Ieri in Qatar si sarebbe dvuto correrre il Moto GP. Tutti erano pronti a seguire le imprese di Stoner e Rossi, ma alla fine ci si è dovuto accontentare della visione molto meno spettacolare di un inatteso diluvio. Bene l'evento che è accaduto ieri in Qatar ha le caratteristiche della eccezionalità. Infatti come sa chi ci vive, il Qatar è una zona per lo più arida con una pluviometria annuale che non supera gli 80 mm. Pensate che una città del sud Italia come Taranto, ha una pluviometria compresa fra 600 e i 700 mm l'anno cioè 8 volte superiore. Inoltre le precipitazioni del Qatar sono concentrate nella stagione invernale.
Climatologicamente questo è spiegabile dalla posizione geografica del Qatar, incastonato fra il Golfo Persico e l' Arabia Saudita, proprio sul parallelo del Tropico del Cancro. Quindi nella zona più arida del pianeta, essendo la sua posizione troppo lontana dall' equatore per ricevere le piogge monsoniche africane, come la Somalia o il Sahel, e troppo lontana dalle avvezioni fredde nord siberiane, che non raggiungono quasi mai questa zona. Dunque l'arrivo di un temporale è un fenomeno raro, ma non impossibile. Infatti basterebbe una diminuzione repentina delle temperature in quota ( a 5000m) per innescare, vista la grande quantità di vapor d'acqua in risalita dal Golfo Persico, in questo periodo caratterizzato già da temperature a 850 Hpa di 25°C, la formazionie di celle temporalesche anche di forte intensità. Il problema però risiede nella difficoltà a scendere di latitudine anche di modesti fronti di instabilità.

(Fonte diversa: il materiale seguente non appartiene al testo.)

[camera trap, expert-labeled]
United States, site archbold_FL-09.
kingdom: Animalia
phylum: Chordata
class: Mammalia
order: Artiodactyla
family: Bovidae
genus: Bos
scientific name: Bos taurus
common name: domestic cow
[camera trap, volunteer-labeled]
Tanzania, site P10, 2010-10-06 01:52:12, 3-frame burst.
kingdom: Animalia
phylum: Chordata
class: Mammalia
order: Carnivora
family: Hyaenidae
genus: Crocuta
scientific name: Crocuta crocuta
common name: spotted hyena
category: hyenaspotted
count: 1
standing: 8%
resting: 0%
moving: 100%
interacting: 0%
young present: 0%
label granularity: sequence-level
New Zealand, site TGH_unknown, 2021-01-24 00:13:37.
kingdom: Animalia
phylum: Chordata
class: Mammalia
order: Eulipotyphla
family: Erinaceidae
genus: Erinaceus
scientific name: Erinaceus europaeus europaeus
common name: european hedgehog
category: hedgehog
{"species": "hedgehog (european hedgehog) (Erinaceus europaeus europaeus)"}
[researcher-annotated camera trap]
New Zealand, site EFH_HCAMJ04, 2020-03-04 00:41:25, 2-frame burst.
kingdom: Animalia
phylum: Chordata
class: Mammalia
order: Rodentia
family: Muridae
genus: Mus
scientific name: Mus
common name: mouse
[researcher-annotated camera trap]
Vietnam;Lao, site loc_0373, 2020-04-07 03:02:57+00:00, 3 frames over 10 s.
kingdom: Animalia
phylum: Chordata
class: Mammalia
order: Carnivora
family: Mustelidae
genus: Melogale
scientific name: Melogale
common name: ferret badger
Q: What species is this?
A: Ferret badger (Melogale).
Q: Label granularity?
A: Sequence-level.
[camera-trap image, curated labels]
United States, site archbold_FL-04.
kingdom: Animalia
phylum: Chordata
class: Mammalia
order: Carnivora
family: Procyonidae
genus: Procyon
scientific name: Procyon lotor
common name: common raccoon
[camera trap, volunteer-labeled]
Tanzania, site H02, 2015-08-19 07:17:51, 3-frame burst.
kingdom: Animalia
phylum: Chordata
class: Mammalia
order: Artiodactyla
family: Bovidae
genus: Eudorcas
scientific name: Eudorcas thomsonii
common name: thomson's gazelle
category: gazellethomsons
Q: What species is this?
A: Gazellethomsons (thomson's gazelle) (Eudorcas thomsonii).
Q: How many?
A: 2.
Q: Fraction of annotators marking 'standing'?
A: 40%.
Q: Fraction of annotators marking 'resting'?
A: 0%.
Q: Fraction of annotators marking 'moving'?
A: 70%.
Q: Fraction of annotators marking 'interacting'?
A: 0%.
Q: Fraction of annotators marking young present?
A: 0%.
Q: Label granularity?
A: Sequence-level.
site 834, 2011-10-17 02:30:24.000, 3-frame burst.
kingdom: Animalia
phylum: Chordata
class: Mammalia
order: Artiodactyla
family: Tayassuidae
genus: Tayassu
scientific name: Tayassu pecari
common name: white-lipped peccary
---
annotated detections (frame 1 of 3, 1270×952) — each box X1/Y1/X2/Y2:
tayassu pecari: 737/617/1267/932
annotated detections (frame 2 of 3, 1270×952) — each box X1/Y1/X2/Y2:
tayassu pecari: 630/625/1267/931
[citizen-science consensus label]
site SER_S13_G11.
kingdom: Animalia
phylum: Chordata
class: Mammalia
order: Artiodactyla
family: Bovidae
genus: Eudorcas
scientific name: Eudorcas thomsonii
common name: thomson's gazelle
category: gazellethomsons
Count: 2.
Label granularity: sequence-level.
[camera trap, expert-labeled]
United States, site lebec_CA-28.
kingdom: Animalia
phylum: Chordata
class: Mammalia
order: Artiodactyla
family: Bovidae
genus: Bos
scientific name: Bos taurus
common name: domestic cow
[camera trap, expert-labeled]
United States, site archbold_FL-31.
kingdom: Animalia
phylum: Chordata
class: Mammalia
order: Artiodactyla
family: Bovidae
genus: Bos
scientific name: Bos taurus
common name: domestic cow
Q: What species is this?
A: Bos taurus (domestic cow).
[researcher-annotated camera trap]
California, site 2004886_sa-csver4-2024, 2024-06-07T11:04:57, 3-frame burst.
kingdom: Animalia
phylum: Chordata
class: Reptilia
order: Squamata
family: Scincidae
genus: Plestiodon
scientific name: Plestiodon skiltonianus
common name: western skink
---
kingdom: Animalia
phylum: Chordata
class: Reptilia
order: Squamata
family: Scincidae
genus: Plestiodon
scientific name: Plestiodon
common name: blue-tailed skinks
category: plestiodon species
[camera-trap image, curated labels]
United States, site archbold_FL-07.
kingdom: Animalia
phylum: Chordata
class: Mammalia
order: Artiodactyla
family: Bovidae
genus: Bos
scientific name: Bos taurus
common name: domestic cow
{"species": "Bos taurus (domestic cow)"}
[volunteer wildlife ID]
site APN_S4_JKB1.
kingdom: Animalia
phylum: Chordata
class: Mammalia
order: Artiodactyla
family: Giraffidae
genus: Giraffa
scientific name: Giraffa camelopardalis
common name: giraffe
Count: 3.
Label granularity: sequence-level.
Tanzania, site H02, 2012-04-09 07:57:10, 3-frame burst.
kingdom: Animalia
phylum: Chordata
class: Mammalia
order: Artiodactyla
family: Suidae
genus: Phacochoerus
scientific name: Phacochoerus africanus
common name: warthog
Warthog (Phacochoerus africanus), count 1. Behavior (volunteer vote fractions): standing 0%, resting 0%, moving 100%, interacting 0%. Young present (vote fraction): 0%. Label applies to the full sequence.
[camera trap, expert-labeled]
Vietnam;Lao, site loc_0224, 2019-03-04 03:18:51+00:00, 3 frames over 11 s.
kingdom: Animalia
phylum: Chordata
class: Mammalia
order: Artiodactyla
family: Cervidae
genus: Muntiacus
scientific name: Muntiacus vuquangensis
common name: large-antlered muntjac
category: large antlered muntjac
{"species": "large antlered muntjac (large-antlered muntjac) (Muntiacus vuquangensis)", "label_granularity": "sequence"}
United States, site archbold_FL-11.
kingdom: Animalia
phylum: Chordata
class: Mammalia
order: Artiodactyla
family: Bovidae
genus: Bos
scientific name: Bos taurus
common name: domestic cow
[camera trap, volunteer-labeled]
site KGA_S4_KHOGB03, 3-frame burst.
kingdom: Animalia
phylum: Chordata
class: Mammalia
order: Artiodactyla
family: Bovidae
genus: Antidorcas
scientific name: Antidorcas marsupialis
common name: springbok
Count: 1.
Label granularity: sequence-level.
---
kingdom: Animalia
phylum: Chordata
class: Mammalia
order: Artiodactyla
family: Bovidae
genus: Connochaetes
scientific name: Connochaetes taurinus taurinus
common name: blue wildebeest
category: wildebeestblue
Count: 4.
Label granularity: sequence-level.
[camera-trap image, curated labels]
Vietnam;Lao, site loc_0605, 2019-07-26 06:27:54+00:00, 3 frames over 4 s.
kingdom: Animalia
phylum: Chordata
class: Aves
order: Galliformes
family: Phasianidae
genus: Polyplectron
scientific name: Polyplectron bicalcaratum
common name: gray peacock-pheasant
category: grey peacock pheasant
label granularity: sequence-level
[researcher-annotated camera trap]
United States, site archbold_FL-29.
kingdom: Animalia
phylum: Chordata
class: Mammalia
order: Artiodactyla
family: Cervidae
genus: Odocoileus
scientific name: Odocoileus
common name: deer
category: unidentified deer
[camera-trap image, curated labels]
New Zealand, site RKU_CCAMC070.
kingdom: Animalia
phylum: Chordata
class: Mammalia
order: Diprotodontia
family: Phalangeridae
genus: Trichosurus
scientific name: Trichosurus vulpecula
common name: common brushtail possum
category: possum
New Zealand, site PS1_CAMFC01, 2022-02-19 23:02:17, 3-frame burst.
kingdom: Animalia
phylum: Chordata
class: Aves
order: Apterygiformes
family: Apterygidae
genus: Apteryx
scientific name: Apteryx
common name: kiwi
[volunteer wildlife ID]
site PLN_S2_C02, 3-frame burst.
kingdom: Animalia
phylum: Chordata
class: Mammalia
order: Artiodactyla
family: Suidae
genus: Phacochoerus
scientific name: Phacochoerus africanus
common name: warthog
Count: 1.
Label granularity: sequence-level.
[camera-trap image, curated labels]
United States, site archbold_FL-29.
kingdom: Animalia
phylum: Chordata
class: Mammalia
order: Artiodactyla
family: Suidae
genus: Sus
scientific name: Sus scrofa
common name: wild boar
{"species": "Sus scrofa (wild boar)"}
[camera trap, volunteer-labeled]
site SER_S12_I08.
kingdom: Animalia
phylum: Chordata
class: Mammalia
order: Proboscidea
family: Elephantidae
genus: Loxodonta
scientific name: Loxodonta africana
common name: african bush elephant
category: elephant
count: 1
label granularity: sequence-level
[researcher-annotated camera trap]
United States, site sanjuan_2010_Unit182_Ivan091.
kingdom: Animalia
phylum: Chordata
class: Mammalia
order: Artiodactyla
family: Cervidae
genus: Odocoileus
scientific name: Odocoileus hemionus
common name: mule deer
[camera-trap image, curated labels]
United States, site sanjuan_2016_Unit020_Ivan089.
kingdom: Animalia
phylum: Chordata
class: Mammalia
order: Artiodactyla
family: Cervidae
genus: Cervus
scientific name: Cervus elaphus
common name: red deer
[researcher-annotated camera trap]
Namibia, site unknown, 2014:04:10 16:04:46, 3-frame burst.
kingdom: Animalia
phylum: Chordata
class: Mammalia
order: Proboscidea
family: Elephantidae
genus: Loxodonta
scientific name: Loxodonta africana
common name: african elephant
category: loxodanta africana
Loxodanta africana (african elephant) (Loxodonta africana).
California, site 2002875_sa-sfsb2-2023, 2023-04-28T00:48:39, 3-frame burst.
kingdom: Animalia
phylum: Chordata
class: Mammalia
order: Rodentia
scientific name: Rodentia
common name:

Ecco l'immagine prelevata dal sito: www.noaa.gov che evidenzia la anomalia termica dell'ultima settimana in Siberia, guardate come essa arrivi anche a -7°C nella zona più settentrionale
Quest'anno però c'è una marcata anomalia che si sta riscontrando in una zona importante dell'emisfero nord: la Siberia; qui dopo un marzo decisamente sopra media l'ultima settimana ha fatto registrare una anomalia termica anche di 7 gradi. La sua importanza nella regolazione delle stagioni in Asia è importantissima, infatti lo stesso Monsone Indiano deve la sua partenza all'instaurarsi di un gradiente termico proprio fra le pianure asiatiche e l' Oceano Indiano. Nel caso del Qatar, la sua influenza è stata indiretta, infatti come si può vedere dalla carta di apertura dell'articolo, in questi giorni proprio dalle pianure siberiane siè mosso un fronte freddo che sta portando l'inverno sul Mar Caspio, le correnti fredde poi piegano verso est attorno a una grande alta pressione euroasiatica smorzando i loro effetti sull' Iran. Però questa avvezione ha provocato in alta troposfera del gran subbuglio portando molto più a sud che a 850 Hpa gli effetti della irruzione siberiana del Mar Caspio e provocando così una situazione di instabilità diffusa su tutta L'Arabia saudita orientale compreso il Qatar. Ecco il temporale di ieri, così violento e così inatteso. Diciamo subito che le condizioni di instabilità permangono e che la situazione potrebbe ripetersi anche oggi. Comunque climatologicamente parlando anche questo evento in Qatar mostra una certo ritardo nell'avanzare della stagione estiva. Non mi meraviglerei a tal proposito in un ritardo quest' anno anche della stagione monsonoca indiana. Ma questo è un altro discorso che tratteremo più avanti.